Could Exomoons Give False Positives In Search For Life?

No exomoons have been found to date, but in April 2014 astronomers spotted what could be the first discovery: two objects with a mass ratio of 2000 to 1. This could either be a moon-planet system (left) or planet-sun system (right). Credit: NASA/JPL-Caltech

No exomoons have been found to date, but in April 2014 astronomers spotted what could be the first discovery: two objects with a mass ratio of 2000 to 1. This could either be a moon-planet system (left) or planet-sun system (right). Credit: NASA/JPL-Caltech

Oxygen and methane should destroy each other when they are in the same atmosphere, breaking down into carbon monoxide and water. On Earth, however, these elements co-exist. That’s because they’re continually being replenished at a faster rate than they are destroyed. Oxygen is coming mainly from plants, while methane can be emitted by animals and volcanoes.

Seeing this co-existence from afar could be a “biosignature,” an indication that our planet has life on it. Finding such biosignatures in distant worlds is a challenge, however, because of the difficulty in getting spectral information from exoplanets which are faint and many light years away.

Even if this obstacle is overcome, the discovery of methane and oxygen on a distant exoplanet could be a false positive, explains a new paper. It’s possible that the planet could have oxygen on it, while an “exomoon” circling the planet has methane. It would be all but impossible to distinguish between the two bodies because the moon is smaller, said lead author Hanno Rein, an assistant professor for the University of Toronto’s department of physical and environmental sciences.

“People have not thought about this before, and the main reason … is we don’t know how likely such a scenario is in the first place,” said Rein.

Rein’s paper, published in the Proceedings of the National Academy of Sciences, is called “Some inconvenient truths about biosignatures involving two chemical species on Earth-like exoplanets.” It is also available on the pre-publishing site arXiv.

Spectral information

Earth’s moon doesn’t have an atmosphere, so from afar the methane and oxygen mix on our planet correctly shows there is life on it. Other moons, however, do have atmospheres. A notable example in our own solar system is Titan, a moon of Saturn with a thick hydrocarbon atmosphere that also has methane and ethane lakes on its surface.

Artist's conception of an Earth-like moon circling a planet that looks like Jupiter. Credit: NASA

Artist’s conception of an Earth-like moon circling a planet that looks like Jupiter. Credit: NASA

To satisfy doubting minds that a planet indeed has these two elements in its atmosphere, two things must be known. There must be enough “information” coming from the planet to give it sufficient resolution.

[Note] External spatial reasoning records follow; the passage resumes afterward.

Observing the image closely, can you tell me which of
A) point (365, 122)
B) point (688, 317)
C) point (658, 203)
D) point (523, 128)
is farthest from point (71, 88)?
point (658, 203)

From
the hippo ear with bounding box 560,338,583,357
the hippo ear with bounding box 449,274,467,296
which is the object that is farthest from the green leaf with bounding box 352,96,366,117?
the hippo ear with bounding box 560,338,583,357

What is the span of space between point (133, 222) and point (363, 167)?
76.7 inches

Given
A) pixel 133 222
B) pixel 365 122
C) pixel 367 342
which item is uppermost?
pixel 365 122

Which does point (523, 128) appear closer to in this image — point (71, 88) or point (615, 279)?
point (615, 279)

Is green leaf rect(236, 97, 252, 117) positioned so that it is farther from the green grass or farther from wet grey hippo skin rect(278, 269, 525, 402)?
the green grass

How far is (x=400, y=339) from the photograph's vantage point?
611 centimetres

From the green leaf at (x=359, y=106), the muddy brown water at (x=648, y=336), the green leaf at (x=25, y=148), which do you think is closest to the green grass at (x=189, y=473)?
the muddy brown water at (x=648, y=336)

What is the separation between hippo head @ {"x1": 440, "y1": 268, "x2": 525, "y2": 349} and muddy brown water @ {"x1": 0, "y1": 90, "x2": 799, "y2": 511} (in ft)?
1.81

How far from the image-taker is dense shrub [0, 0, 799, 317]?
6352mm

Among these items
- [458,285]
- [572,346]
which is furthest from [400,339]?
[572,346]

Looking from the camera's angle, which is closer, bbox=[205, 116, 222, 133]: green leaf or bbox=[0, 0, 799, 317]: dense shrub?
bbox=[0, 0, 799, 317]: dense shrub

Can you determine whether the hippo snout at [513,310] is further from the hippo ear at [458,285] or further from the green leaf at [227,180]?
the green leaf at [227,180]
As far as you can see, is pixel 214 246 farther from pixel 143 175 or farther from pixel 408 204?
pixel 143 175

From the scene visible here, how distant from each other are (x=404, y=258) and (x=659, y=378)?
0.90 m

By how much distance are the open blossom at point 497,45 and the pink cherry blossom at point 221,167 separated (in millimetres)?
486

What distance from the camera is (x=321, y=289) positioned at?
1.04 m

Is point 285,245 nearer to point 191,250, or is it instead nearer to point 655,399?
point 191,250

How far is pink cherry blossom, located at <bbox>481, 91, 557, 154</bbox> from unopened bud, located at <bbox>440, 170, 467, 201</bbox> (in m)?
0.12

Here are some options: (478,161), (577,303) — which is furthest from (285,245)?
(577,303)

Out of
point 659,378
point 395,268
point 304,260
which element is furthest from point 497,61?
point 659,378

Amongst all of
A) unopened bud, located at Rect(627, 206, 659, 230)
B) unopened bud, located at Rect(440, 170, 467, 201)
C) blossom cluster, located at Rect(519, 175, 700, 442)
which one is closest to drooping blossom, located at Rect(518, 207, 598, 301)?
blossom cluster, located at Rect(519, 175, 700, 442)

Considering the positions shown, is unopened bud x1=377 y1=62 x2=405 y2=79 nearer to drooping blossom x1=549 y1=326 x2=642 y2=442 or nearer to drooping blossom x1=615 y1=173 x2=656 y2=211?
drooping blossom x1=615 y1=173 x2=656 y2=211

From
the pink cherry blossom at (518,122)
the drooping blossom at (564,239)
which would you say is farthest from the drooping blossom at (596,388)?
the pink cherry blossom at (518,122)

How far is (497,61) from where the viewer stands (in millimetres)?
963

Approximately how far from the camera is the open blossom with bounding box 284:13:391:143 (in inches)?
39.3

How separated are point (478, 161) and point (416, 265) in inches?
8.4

Information comes in the form of photons, or light particles, that reflect off the planet and are collected in telescopes.

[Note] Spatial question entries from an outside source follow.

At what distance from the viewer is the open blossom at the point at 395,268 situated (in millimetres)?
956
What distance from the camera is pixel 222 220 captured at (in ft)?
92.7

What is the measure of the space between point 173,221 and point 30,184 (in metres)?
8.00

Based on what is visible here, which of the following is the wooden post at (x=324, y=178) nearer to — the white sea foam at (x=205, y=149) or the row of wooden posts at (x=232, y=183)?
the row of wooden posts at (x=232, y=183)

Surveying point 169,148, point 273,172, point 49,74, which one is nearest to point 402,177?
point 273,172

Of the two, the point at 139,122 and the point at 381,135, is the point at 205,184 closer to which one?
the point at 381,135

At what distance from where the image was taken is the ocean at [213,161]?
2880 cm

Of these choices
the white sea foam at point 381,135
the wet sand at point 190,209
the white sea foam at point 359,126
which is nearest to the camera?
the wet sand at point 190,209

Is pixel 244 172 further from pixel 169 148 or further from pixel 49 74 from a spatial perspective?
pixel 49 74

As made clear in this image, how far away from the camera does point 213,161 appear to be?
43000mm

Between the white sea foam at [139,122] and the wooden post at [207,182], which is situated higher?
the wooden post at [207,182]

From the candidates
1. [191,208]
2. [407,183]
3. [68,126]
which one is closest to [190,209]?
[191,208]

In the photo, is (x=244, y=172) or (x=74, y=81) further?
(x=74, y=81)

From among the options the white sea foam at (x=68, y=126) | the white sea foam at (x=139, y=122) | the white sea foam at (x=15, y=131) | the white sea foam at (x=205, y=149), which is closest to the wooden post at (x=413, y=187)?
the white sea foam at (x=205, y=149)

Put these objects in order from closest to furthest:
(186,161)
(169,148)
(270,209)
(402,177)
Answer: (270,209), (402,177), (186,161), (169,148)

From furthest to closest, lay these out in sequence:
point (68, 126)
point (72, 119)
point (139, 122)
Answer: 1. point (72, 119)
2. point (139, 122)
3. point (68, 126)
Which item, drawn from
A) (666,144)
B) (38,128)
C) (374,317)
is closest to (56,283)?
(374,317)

But because exoplanets are so faint, very little light is coming off of these worlds in the first place. NASA’s Kepler Space Telescope only detects them as minute points of light. Gaining spectral information requires more photons, which in turn would require bigger telescopes. The size of the telescope required, Rein said, would be impractical, likely requiring a mirror that is kilometers or miles across.

“One can get fine spatial resolution, but one can’t have large spectral resolution,” he said.

Usually when astronomers try to make a telescope bigger at a smaller cost, they link the telescopes together using a technique called interferometery. This is common in both optical astronomy and radio astronomy, with a recent notable example being the Atacama Large Millimeter/sub-millimeter Array (ALMA) in Chile. The observatory has 66 separate antennas that can combine forces to examine young solar systems in high resolution, peering through dust to see stars and planetary discs coming together.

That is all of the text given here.